Воробей

Воробей
Жил-был в Москве воробей
На улице тихой, среди фонарей.
Среди воробьёв, его многие знали,
Но никогда в стае не уважали.
Был он не таким, как другие,
Как голуби иль воробьи остальные.
За корочку хлеба он не марался
И пред людьми не унижался.
Еду в полёте сам себе добывал,
За шустрыми мошками летал на вокзал.
Он не чирикал впустую, а пел.
Эту манеру у дроздов подсмотрел.
Он не дрался с товарищами своими,
Хоть те его и позором клеймили.
Он был самостоятелен, добр и горд,
Не хотел быть частью воробьиных когорт.
Не волновала его мелкая суета,
Летал он и пел от рассвета и до заката.
Глупые не понимают пророков,
Ведь по горло погрязли в пороках.
Наш воробей стаю хотел изменить,
Любить целый мир, он хотел научить.
Но мелкие птицы смеялись над ним,
Авторитет «мудрых» непоколебим.
С гордым воробьём не дружит никто,
Его одногодки клянчат хлеб у метро,
Им не хочется слушать о красоте и о правде,
Зачем думать им о такой ерунде?
Вся сила в воде и еде!
Так уж заведено в птичьей среде!
Нашего героя воробьихи не любят,
Их лишь заботит воспитание чад.
Песни не трогают их мелких сердец
Им нужен защитник, настоящий самец!
Летунок и певец – это блажь,
Речи о правде – несусветная фальшь.
Нет, героя здесь не понимали, 
И из стаи, как безумца, прогнали.
Но надо сказать, что он не горевал,
От постоянной борьбы он устал.
Сложно тех научить, кто слушать не хочет,
И над тобой постоянно хохочет.
Он летел по бульвару и песни пел
И нечаянно крылом ворону задел.
«Извините, меня»,- сказал воробей.
«Замолчи, несчастный плебей!»
Ворона на него нападала,
Воробья извинения она осмеяла.
Герой наш закрылся крылом,
А враги его столпились кругом.
Он хотел улететь, его прибили к земле,
Враги ведь превосходили в числе.
Клювами чёрными, острыми
Вороны убить бы смогли,
Но воробей хоть и мал,
Но крепок, потому не пропал.
Но сильно его исклевали,
Перья нещадно они вырывали.
Наш герой потерял сознание,
Хотел, чтобы закончилось это страдание.
Проснулся он в железной клетке,
В кормушке зёрнышки, водичка в пипетке.
Крыло измазано йодом и зелёнкой,
Весело прыгать не позволяют скромные силёнки.

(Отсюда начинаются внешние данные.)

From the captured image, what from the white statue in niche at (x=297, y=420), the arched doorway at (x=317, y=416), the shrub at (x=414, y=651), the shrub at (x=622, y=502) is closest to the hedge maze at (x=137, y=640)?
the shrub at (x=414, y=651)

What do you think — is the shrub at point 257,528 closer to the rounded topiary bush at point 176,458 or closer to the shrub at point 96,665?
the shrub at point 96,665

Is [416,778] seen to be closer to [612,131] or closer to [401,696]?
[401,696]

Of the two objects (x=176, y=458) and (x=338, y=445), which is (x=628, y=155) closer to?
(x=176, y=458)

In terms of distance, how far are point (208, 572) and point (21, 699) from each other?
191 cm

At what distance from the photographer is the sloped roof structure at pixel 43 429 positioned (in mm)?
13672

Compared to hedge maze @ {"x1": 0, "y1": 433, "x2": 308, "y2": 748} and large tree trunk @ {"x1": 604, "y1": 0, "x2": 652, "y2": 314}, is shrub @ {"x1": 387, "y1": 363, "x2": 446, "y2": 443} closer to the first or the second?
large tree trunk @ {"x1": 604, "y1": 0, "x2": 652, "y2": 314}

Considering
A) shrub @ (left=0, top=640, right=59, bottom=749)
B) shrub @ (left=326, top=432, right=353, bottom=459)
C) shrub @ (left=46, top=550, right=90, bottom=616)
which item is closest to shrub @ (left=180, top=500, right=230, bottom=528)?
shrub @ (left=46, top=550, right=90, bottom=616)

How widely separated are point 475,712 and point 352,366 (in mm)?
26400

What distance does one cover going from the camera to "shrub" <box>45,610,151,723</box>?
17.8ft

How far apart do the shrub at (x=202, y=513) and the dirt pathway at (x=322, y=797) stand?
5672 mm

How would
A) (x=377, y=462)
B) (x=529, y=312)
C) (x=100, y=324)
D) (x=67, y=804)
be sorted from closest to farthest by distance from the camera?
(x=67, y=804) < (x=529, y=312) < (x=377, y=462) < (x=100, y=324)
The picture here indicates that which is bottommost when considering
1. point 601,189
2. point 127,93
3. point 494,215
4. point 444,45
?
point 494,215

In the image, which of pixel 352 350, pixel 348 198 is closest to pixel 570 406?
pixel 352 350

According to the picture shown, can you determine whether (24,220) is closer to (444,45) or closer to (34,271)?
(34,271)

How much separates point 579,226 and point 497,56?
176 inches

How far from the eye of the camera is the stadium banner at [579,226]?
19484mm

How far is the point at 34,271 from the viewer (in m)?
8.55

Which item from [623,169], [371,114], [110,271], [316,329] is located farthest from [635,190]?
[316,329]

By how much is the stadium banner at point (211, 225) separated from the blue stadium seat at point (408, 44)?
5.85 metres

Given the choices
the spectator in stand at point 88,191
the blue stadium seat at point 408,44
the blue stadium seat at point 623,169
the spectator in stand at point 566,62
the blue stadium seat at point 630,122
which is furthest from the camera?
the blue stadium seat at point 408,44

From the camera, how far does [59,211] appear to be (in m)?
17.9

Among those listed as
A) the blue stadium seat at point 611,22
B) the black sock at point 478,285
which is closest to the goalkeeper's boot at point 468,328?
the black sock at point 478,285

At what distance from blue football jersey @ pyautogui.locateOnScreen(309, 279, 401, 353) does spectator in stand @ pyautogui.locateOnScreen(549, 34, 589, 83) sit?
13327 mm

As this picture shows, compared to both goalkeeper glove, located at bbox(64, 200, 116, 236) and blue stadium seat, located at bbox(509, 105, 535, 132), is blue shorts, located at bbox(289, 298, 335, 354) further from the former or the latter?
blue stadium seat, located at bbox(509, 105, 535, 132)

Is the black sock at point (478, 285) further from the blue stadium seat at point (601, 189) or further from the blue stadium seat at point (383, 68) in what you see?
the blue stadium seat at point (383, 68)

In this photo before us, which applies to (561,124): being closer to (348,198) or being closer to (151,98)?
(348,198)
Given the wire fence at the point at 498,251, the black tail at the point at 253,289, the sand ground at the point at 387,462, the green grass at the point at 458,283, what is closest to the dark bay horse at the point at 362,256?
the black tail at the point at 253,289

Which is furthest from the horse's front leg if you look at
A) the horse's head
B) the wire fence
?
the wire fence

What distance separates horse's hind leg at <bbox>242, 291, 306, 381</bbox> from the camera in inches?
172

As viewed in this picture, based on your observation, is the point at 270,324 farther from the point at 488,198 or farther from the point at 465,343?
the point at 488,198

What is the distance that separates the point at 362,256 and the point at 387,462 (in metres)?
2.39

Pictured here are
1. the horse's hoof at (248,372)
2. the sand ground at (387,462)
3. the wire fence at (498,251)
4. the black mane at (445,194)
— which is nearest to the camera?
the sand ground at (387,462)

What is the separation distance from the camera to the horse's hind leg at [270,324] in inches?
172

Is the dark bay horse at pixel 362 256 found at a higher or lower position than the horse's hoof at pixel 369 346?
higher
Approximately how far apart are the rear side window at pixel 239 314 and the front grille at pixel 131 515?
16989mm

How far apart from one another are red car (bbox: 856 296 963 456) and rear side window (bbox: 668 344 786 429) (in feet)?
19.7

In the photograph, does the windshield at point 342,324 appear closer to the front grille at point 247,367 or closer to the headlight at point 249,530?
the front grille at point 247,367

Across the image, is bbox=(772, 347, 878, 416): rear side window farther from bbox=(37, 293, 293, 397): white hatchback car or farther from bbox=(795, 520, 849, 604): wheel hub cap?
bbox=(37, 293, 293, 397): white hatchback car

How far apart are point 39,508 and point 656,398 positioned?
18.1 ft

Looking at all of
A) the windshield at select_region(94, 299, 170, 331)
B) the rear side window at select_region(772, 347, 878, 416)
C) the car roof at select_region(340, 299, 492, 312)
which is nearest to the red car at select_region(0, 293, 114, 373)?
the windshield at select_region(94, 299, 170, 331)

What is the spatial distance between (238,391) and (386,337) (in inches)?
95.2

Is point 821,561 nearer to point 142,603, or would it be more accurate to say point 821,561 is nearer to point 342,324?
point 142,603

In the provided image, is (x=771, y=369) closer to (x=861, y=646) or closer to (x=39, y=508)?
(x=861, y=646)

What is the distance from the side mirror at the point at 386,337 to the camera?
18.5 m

Тут к нему и хозяйка пришла,
Нежно из клетки его извлекла.
Воробей встрепенулся в её добрых руках,
Больше его не терзал страх,
Оттого, что потерял он свободу,
Которую ему сменили на свежую воду.
Еле слышно запел,
Но песня не вышла, лишь прохрипел.
Но хозяйка была восхищена,
Не ожидала такого от хрипуна.
Шли дни. Герой мой лечился,
От девичьей ласки совсем приручился.
Она полюбила характер и песни его,
Воробья не смущало детское иго.
Девчонку ценил больше стаи своей,
Она оказалась смешней и теплей,
Чем те, с кем он жил много лет,
Побирушек и пустых приверед.
Он выздоровел, но не желал улетать,
Туда, где его готовы опять заклевать.
Воробью там хорошо, где его любят,
Где ласкают его и голубят.
А зачем жить там, где тебя презирают,
И во всех несчастьях и бедах тебя обвиняют,
Там, где нет настоящей любви,
А принят принцип «жри и дави».
Нет, лучше с любовью в неволе пожить,
Чем на свободе в одиночку бродить.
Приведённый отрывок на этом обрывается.